**Stated goal A**
Please check each statement against the article on the Jewish Publication Society: (i) The University of Nebraska Press will take on production, distribution and marketing of manuscripts as of Jan. 1. (ii) Nebraska bought an inventory of about 500 titles from JPS. (iii) Donna Shear once led production and marketing at JPS. Answer yes or no for each, quoting the words of the article that settle it.
**Stated goal B**
Write what comes next in the article on the Jewish Publication Society, continuing from its final sentence.

**Document excerpt**

####################

Philadelphia — The Jewish Publication Society has distributed thousands of volumes since its 19th century beginnings, but these days JPS is writing a new chapter in its history — and hoping it’s not the final one.
JPS is about to turn over a major aspect of its publishing process to the University of Nebraska Press, which as of Jan. 1 will assume the production, distribution and marketing of manuscripts, according to Rabbi Barry Schwartz, CEO of JPS.
Economics was the motivating factor, Schwartz said, especially in the face of radical changes rocking the publishing world.
As part of the arrangement, Nebraska has purchased the book inventory at JPS — some 250 titles, including the publisher’s renowned Torah translation.
With these developments, the venerable institution is set to embark on the newest phase — and in some sense the most radical — in its long history of issuing high-end scholarship and esteemed biblical commentaries, as well as contemporary novels and poetry.
The cost to Nebraska will be $610,000, said Donna Shear, the director of NU Press who was the head of production and marketing at JPS in the mid-1990s.
“Because we’ll be selling all their books, including the new ones they’ll develop, we had to own the list in its entirety,” said Shear. “We’ll own the inventory and sell it, and have a profit-sharing arrangement with JPS.

####################

**Stored records**
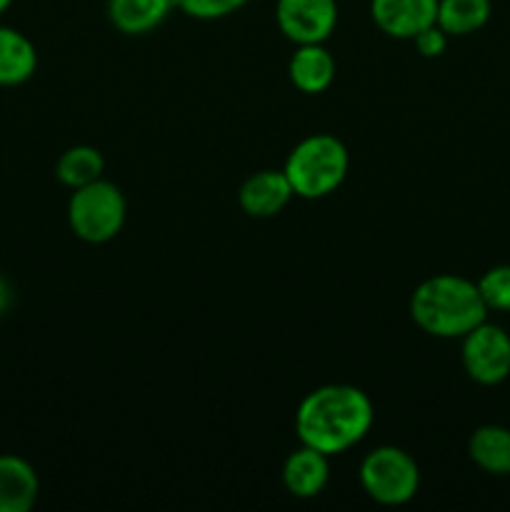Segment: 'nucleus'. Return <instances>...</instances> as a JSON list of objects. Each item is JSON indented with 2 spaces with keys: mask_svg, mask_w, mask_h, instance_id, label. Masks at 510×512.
I'll use <instances>...</instances> for the list:
<instances>
[{
  "mask_svg": "<svg viewBox=\"0 0 510 512\" xmlns=\"http://www.w3.org/2000/svg\"><path fill=\"white\" fill-rule=\"evenodd\" d=\"M375 410L368 393L355 385L333 383L310 390L295 410L300 443L325 455H343L370 433Z\"/></svg>",
  "mask_w": 510,
  "mask_h": 512,
  "instance_id": "1",
  "label": "nucleus"
},
{
  "mask_svg": "<svg viewBox=\"0 0 510 512\" xmlns=\"http://www.w3.org/2000/svg\"><path fill=\"white\" fill-rule=\"evenodd\" d=\"M410 318L433 338L455 340L488 320L478 283L455 273L423 280L410 295Z\"/></svg>",
  "mask_w": 510,
  "mask_h": 512,
  "instance_id": "2",
  "label": "nucleus"
},
{
  "mask_svg": "<svg viewBox=\"0 0 510 512\" xmlns=\"http://www.w3.org/2000/svg\"><path fill=\"white\" fill-rule=\"evenodd\" d=\"M348 168V148L330 133H315L300 140L283 165L295 198L303 200L328 198L343 185Z\"/></svg>",
  "mask_w": 510,
  "mask_h": 512,
  "instance_id": "3",
  "label": "nucleus"
},
{
  "mask_svg": "<svg viewBox=\"0 0 510 512\" xmlns=\"http://www.w3.org/2000/svg\"><path fill=\"white\" fill-rule=\"evenodd\" d=\"M125 215L128 203L123 190L105 178L75 188L68 200L70 230L90 245L110 243L123 230Z\"/></svg>",
  "mask_w": 510,
  "mask_h": 512,
  "instance_id": "4",
  "label": "nucleus"
},
{
  "mask_svg": "<svg viewBox=\"0 0 510 512\" xmlns=\"http://www.w3.org/2000/svg\"><path fill=\"white\" fill-rule=\"evenodd\" d=\"M360 485L365 495L385 508L410 503L420 490V468L410 453L395 445L370 450L360 463Z\"/></svg>",
  "mask_w": 510,
  "mask_h": 512,
  "instance_id": "5",
  "label": "nucleus"
},
{
  "mask_svg": "<svg viewBox=\"0 0 510 512\" xmlns=\"http://www.w3.org/2000/svg\"><path fill=\"white\" fill-rule=\"evenodd\" d=\"M460 360L473 383L495 388L510 378V335L500 325L483 323L463 335Z\"/></svg>",
  "mask_w": 510,
  "mask_h": 512,
  "instance_id": "6",
  "label": "nucleus"
},
{
  "mask_svg": "<svg viewBox=\"0 0 510 512\" xmlns=\"http://www.w3.org/2000/svg\"><path fill=\"white\" fill-rule=\"evenodd\" d=\"M275 23L290 43H325L338 25V0H278Z\"/></svg>",
  "mask_w": 510,
  "mask_h": 512,
  "instance_id": "7",
  "label": "nucleus"
},
{
  "mask_svg": "<svg viewBox=\"0 0 510 512\" xmlns=\"http://www.w3.org/2000/svg\"><path fill=\"white\" fill-rule=\"evenodd\" d=\"M370 18L388 38L413 40L435 25L438 0H370Z\"/></svg>",
  "mask_w": 510,
  "mask_h": 512,
  "instance_id": "8",
  "label": "nucleus"
},
{
  "mask_svg": "<svg viewBox=\"0 0 510 512\" xmlns=\"http://www.w3.org/2000/svg\"><path fill=\"white\" fill-rule=\"evenodd\" d=\"M295 198L285 170H258L243 180L238 203L250 218H275Z\"/></svg>",
  "mask_w": 510,
  "mask_h": 512,
  "instance_id": "9",
  "label": "nucleus"
},
{
  "mask_svg": "<svg viewBox=\"0 0 510 512\" xmlns=\"http://www.w3.org/2000/svg\"><path fill=\"white\" fill-rule=\"evenodd\" d=\"M330 455L300 443L298 450L285 458L283 485L293 498L310 500L318 498L330 480Z\"/></svg>",
  "mask_w": 510,
  "mask_h": 512,
  "instance_id": "10",
  "label": "nucleus"
},
{
  "mask_svg": "<svg viewBox=\"0 0 510 512\" xmlns=\"http://www.w3.org/2000/svg\"><path fill=\"white\" fill-rule=\"evenodd\" d=\"M335 70H338V65H335L333 53L325 48V43L298 45L295 53L290 55L288 78L300 93L318 95L333 85Z\"/></svg>",
  "mask_w": 510,
  "mask_h": 512,
  "instance_id": "11",
  "label": "nucleus"
},
{
  "mask_svg": "<svg viewBox=\"0 0 510 512\" xmlns=\"http://www.w3.org/2000/svg\"><path fill=\"white\" fill-rule=\"evenodd\" d=\"M40 495L33 465L18 455H0V512H28Z\"/></svg>",
  "mask_w": 510,
  "mask_h": 512,
  "instance_id": "12",
  "label": "nucleus"
},
{
  "mask_svg": "<svg viewBox=\"0 0 510 512\" xmlns=\"http://www.w3.org/2000/svg\"><path fill=\"white\" fill-rule=\"evenodd\" d=\"M173 0H108V20L118 33L145 35L165 23Z\"/></svg>",
  "mask_w": 510,
  "mask_h": 512,
  "instance_id": "13",
  "label": "nucleus"
},
{
  "mask_svg": "<svg viewBox=\"0 0 510 512\" xmlns=\"http://www.w3.org/2000/svg\"><path fill=\"white\" fill-rule=\"evenodd\" d=\"M38 68V50L20 30L0 25V85H23Z\"/></svg>",
  "mask_w": 510,
  "mask_h": 512,
  "instance_id": "14",
  "label": "nucleus"
},
{
  "mask_svg": "<svg viewBox=\"0 0 510 512\" xmlns=\"http://www.w3.org/2000/svg\"><path fill=\"white\" fill-rule=\"evenodd\" d=\"M468 458L483 473L505 478L510 475V428L480 425L468 438Z\"/></svg>",
  "mask_w": 510,
  "mask_h": 512,
  "instance_id": "15",
  "label": "nucleus"
},
{
  "mask_svg": "<svg viewBox=\"0 0 510 512\" xmlns=\"http://www.w3.org/2000/svg\"><path fill=\"white\" fill-rule=\"evenodd\" d=\"M493 15L490 0H438V20L435 23L450 38H465L488 25Z\"/></svg>",
  "mask_w": 510,
  "mask_h": 512,
  "instance_id": "16",
  "label": "nucleus"
},
{
  "mask_svg": "<svg viewBox=\"0 0 510 512\" xmlns=\"http://www.w3.org/2000/svg\"><path fill=\"white\" fill-rule=\"evenodd\" d=\"M103 173L105 158L98 148H93V145H73V148L65 150L58 158V163H55V178L70 190L95 183V180L103 178Z\"/></svg>",
  "mask_w": 510,
  "mask_h": 512,
  "instance_id": "17",
  "label": "nucleus"
},
{
  "mask_svg": "<svg viewBox=\"0 0 510 512\" xmlns=\"http://www.w3.org/2000/svg\"><path fill=\"white\" fill-rule=\"evenodd\" d=\"M475 283H478L488 313L490 310L510 313V265H495V268L485 270Z\"/></svg>",
  "mask_w": 510,
  "mask_h": 512,
  "instance_id": "18",
  "label": "nucleus"
},
{
  "mask_svg": "<svg viewBox=\"0 0 510 512\" xmlns=\"http://www.w3.org/2000/svg\"><path fill=\"white\" fill-rule=\"evenodd\" d=\"M175 8L195 20H220L238 13L250 0H173Z\"/></svg>",
  "mask_w": 510,
  "mask_h": 512,
  "instance_id": "19",
  "label": "nucleus"
},
{
  "mask_svg": "<svg viewBox=\"0 0 510 512\" xmlns=\"http://www.w3.org/2000/svg\"><path fill=\"white\" fill-rule=\"evenodd\" d=\"M448 38L450 35L435 23L430 25V28L420 30V33L413 38V43H415V50H418L423 58H440V55L445 53V48H448Z\"/></svg>",
  "mask_w": 510,
  "mask_h": 512,
  "instance_id": "20",
  "label": "nucleus"
},
{
  "mask_svg": "<svg viewBox=\"0 0 510 512\" xmlns=\"http://www.w3.org/2000/svg\"><path fill=\"white\" fill-rule=\"evenodd\" d=\"M10 305H13V288H10L8 280L0 275V315L8 313Z\"/></svg>",
  "mask_w": 510,
  "mask_h": 512,
  "instance_id": "21",
  "label": "nucleus"
},
{
  "mask_svg": "<svg viewBox=\"0 0 510 512\" xmlns=\"http://www.w3.org/2000/svg\"><path fill=\"white\" fill-rule=\"evenodd\" d=\"M10 3H13V0H0V15L10 8Z\"/></svg>",
  "mask_w": 510,
  "mask_h": 512,
  "instance_id": "22",
  "label": "nucleus"
}]
</instances>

####################

**Task answer A**
(i) Yes: "as of Jan. 1 will assume the production, distribution and marketing of manuscripts"
(ii) No: "Nebraska has purchased the book inventory at JPS — some 250 titles"
(iii) Yes: "who was the head of production and marketing at JPS in the mid-1990s"

**Task answer B**
“We felt this was a good fit for us. We do many Judaica titles, and the history of the Holocaust is big for us. We respect their level of excellence and want to protect their brand integrity.”
The agreement between the two well-established publishing units, said Schwartz, marks the end of a long search for an academic partner that will allow the Philadelphia institution to concentrate on finding and shepherding good books into print. With Nebraska by its side, the CEO said, JPS can ensure these works a wider audience.
The JPS board voted Sept. 13 to approve the sale and partnership.
When the society was founded in 1888, Jewish books were not published in America, so JPS filled a considerable void.
The company created a highly respected literary and scholarly legacy. Its writers included some of the finest in the world: Nachum Sarna, Joseph B. Soloveitchik, Henry Roth and Mordecai Kaplan.
Behind the scenes, doing the choosing and editing, were giants such as Henrietta Szold, who went on to found Hadassah, and Chaim Potok, who oversaw the Torah translation even as he managed to write a few best-selling novels, which were published by a New York house.
For the bulk of its history, until the mid-‘90s, JPS was as much a book club as a publisher. Thousands, if not hundreds of thousands, of bar and bat mitzvah children received gift certificates to redeem for titles. The book club eventually was discontinued, seen as too expensive and not in line with the reading habits of the young.
Yet according to one brief history of JPS, the organization had distributed nearly 9 million books to Jews all over the world by the time it reached the last decade of the 20th century. Book club members included such illustrious types as Leo Rosten and Theodore Bikel.
But over the course of the 20th century, Jewish books began to appear from commercial houses and university presses, flooding the market with titles, leading to criticism — especially as the 21st century dawned — that JPS had become a dinosaur, obsolete and teetering on economic ruin.
Schwartz dismissed such criticism.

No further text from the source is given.